September 2006: Three Colorado Chiropractic Associations Merge
The message of chiropractic unity seems to be gaining ground. Recently, the Colorado Chiropractic Association (CCA), Colorado Chiropractic Society (CCS) and Colorado Chiropractic Wellness Alliance (CCWA) agreed to merge, choosing to combine their resources and focus their collective energies on advancing the profession.
The Colorado Chiropractic Unity Committee, comprised of members of each of the three associations, was formed in November 2005 and tasked with the job of working to promote chiropractic harmony in the state. The committee moved quickly and held the first Colorado Unity Symposium in May 2006. Two months later, the committee forged an agreement, paving the way to work as one state association.
The unity committee will continue to work toward three basic goals: promoting the chiropractic profession to the public, enhancing the practice of the profession through legislation and education, and preserving patients' rights.

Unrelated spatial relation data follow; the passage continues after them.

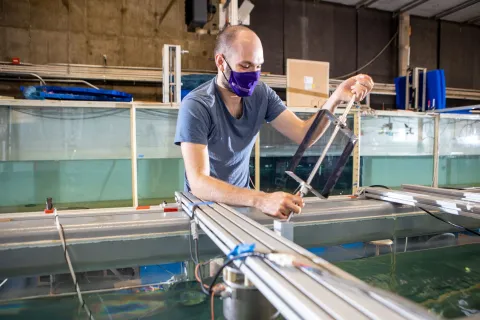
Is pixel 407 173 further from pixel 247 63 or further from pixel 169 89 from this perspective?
pixel 247 63

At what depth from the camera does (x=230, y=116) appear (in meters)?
1.38

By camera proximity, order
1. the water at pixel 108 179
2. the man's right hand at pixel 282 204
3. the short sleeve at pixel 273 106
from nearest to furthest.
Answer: the man's right hand at pixel 282 204 → the short sleeve at pixel 273 106 → the water at pixel 108 179

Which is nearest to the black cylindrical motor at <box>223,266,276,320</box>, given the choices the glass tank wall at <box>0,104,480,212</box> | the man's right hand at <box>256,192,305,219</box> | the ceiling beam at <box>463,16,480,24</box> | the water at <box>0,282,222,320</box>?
the man's right hand at <box>256,192,305,219</box>

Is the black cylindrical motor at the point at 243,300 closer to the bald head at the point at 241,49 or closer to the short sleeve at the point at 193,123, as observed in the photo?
the short sleeve at the point at 193,123

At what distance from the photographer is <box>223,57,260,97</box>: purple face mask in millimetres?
1295

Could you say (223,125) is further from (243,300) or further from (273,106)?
(243,300)

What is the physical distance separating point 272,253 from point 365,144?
164 inches

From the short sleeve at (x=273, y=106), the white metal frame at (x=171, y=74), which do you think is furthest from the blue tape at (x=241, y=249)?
the white metal frame at (x=171, y=74)

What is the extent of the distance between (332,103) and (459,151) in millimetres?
4540

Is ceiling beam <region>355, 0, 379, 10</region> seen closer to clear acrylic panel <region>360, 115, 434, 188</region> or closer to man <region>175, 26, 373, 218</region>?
clear acrylic panel <region>360, 115, 434, 188</region>

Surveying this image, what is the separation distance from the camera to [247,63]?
1.28 metres

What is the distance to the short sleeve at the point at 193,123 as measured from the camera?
121 cm

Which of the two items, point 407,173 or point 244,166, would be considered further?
point 407,173


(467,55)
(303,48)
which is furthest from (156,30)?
(467,55)
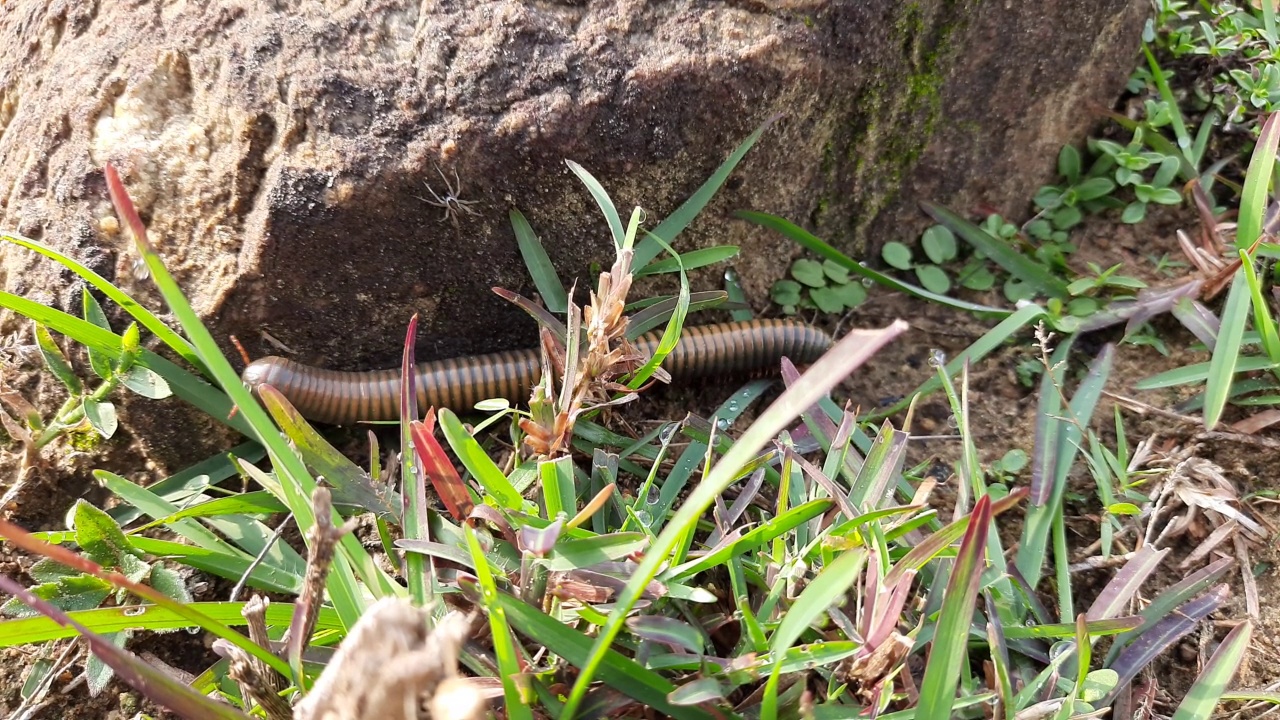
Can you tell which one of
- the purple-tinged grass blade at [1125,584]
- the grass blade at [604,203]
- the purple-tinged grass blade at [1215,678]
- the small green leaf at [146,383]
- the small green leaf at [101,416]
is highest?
the grass blade at [604,203]

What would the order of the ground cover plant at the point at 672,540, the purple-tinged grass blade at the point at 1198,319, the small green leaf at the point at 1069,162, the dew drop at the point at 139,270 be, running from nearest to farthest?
the ground cover plant at the point at 672,540 < the dew drop at the point at 139,270 < the purple-tinged grass blade at the point at 1198,319 < the small green leaf at the point at 1069,162

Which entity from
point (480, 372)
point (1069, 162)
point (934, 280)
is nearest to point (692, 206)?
point (480, 372)

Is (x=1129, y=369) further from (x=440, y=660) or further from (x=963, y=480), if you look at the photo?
(x=440, y=660)

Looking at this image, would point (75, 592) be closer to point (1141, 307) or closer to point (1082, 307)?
point (1082, 307)

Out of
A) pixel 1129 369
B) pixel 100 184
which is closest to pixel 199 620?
pixel 100 184

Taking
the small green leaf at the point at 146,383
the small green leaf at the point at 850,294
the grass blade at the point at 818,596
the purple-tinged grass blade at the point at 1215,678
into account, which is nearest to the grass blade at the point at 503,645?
the grass blade at the point at 818,596

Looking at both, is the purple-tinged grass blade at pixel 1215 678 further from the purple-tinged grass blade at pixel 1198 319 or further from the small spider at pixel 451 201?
the small spider at pixel 451 201

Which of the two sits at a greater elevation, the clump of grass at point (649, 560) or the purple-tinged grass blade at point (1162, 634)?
the clump of grass at point (649, 560)
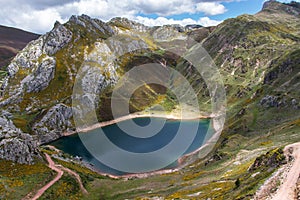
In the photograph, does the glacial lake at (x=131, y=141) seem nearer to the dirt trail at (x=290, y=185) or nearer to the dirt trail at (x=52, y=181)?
the dirt trail at (x=52, y=181)

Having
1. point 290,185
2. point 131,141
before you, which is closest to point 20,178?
point 290,185

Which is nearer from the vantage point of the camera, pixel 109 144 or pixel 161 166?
pixel 161 166

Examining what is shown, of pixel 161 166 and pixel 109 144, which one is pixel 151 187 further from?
pixel 109 144

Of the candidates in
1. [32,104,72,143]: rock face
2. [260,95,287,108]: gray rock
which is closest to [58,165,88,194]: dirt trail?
[32,104,72,143]: rock face

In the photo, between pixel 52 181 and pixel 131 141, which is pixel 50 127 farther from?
pixel 52 181

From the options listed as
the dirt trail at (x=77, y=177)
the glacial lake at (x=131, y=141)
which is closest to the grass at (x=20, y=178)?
the dirt trail at (x=77, y=177)

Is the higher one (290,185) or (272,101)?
(272,101)

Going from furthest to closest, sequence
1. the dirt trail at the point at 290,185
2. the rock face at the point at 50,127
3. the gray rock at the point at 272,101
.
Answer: the rock face at the point at 50,127 < the gray rock at the point at 272,101 < the dirt trail at the point at 290,185

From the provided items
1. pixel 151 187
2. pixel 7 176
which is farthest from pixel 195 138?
pixel 7 176
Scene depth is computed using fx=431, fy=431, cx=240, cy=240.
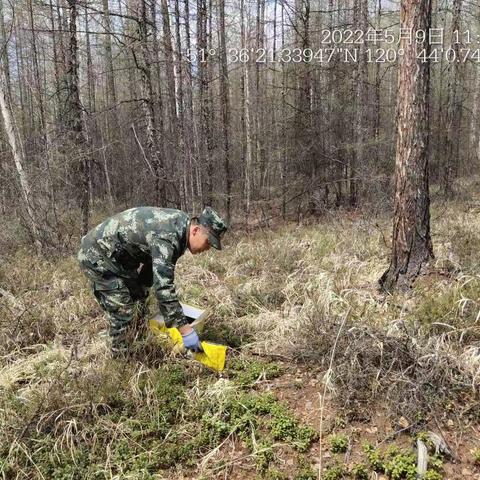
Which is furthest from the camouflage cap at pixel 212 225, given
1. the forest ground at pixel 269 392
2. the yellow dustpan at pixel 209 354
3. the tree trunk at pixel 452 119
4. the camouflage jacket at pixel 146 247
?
the tree trunk at pixel 452 119

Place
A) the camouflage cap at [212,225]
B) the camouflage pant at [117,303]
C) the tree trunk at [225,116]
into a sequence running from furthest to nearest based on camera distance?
the tree trunk at [225,116] → the camouflage pant at [117,303] → the camouflage cap at [212,225]

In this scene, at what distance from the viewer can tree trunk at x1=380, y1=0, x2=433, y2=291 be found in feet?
14.8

The details have yet to be worked out in terms of how the members of all three associations will merge and how nonmembers will be encouraged to join in the state's chiropractic unity effort.
Will Virginia be next? Officers of the Virginia Chiropractic Association and the Virginia Society of Chiropractic held a second meeting in Richmond on June 24, 2006, following an initial meeting a few months earlier. Meeting participants focused their discussion on the betterment of chiropractic in the state and offered open communication regarding what barriers are keeping the profession splintered throughout the state, and what can be done to lessen and remove those barriers. The meeting was chaired by Dr. Chris Frey, a general member of both organizations. Prior to their first meeting, both groups polled their membership to determine if there was statewide interest among the profession to see the organizations unified.
As a result of this second meeting, a task force has been formed, made up of several officers from both chiropractic organizations. The task force is charged with looking at the regulatory status of chiropractic in Virginia and attempting to lessen some of the barriers of unification that were identified during these first two meetings. The task force began initial conversations immediately and will continue to make periodic reports to each organization's leadership.